The UNIVARIATE Procedure

Exploring a Data Distribution

Figure 4.2 shows a histogram of the loan-to-value ratios. The histogram reveals features of the ratio distribution, such as its skewness and the peak at 0.175, which are not evident from the tables in the previous example. The following statements create the histogram:

ods graphics off;
title 'Home Loan Analysis';
proc univariate data=HomeLoans noprint;
   histogram LoanToValueRatio;
   inset n = 'Number of Homes' / position=ne;
run;

By default, PROC UNIVARIATE produces traditional graphics output, and the basic appearance of the histogram is determined by the prevailing ODS style. The NOPRINT option suppresses the display of summary statistics. The INSET statement inserts the total number of analyzed home loans in the upper right (northeast) corner of the plot.
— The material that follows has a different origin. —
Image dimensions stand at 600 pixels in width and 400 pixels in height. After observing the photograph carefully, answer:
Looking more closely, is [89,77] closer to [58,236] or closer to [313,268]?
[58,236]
Figure 4.2: Histogram for Loan-to-Value Ratio


The data set HomeLoans contains a variable named LoanType that classifies the loans into two types: Gold and Platinum. It is useful to compare the distributions of LoanToValueRatio for the two types. The following statements request quantiles for each distribution and a comparative histogram, which are shown in Figure 4.3 and Figure 4.4.
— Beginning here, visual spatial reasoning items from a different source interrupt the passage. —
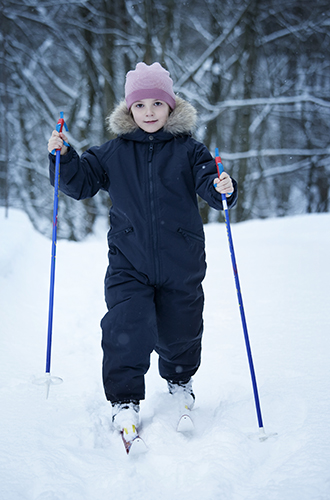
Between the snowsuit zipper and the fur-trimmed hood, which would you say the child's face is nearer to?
the fur-trimmed hood

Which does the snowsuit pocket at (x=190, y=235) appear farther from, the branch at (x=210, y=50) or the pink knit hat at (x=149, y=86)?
the branch at (x=210, y=50)

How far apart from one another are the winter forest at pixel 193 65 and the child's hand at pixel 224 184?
8743 millimetres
title 'Comparison of Loan Types';
options nogstyle;
ods select Quantiles MyHist;
proc univariate data=HomeLoans;
   var LoanToValueRatio;
   class LoanType;
   histogram LoanToValueRatio / kernel(color=red)
                                cfill=ltgray
                                name='MyHist';
   inset n='Number of Homes' median='Median Ratio' (5.3) / position=ne;
   label LoanType = 'Type of Loan';
run;
options gstyle;

The ODS SELECT statement restricts the default output to the tables of quantiles and the graph produced by the HISTOGRAM statement, which is identified by the value specified by the NAME= option. The CLASS statement specifies LoanType as a classification variable for the quantile computations and comparative histogram. The KERNEL option adds a smooth nonparametric estimate of the ratio density to each histogram. The INSET statement specifies summary statistics to be displayed directly in the graph.

The NOGSTYLE system option specifies that the ODS style not influence the appearance of the histogram. Instead, the CFILL= option determines the color of the histogram bars and the COLOR= option specifies the color of the kernel density curve.

Figure 4.3: Quantiles for Loan-to-Value Ratio

Comparison of Loan Types

The UNIVARIATE Procedure
Variable: LoanToValueRatio (Loan to Value Ratio)
LoanType = Gold

Quantiles (Definition 5)
Level Quantile
100% Max 1.0617647
99% 0.8974576
95% 0.6385908
90% 0.4471369
75% Q3 0.2985099
50% Median 0.2217033
25% Q1 0.1734568
10% 0.1411130
5% 0.1213079
1% 0.0942167
0% Min 0.0651786

Comparison of Loan Types

The UNIVARIATE Procedure
Variable: LoanToValueRatio (Loan to Value Ratio)
LoanType = Platinum

Quantiles (Definition 5)
Level Quantile
100% Max 1.312981
99% 1.050000
95% 0.691803
90% 0.549273
75% Q3 0.430160
50% Median 0.366168
25% Q1 0.314452
10% 0.273670
5% 0.253124
1% 0.231114
0% Min 0.215504


The output in Figure 4.3 shows that the median ratio for Platinum loans (0.366) is greater than the median ratio for Gold loans (0.222). The comparative histogram in Figure 4.4 enables you to compare the two distributions more easily. It shows that the ratio distributions are similar except for a shift of about 0.14.

Figure 4.4: Comparative Histogram for Loan-to-Value Ratio


A sample program for this example, univar1.sas, is available in the SAS Sample Library for Base SAS software.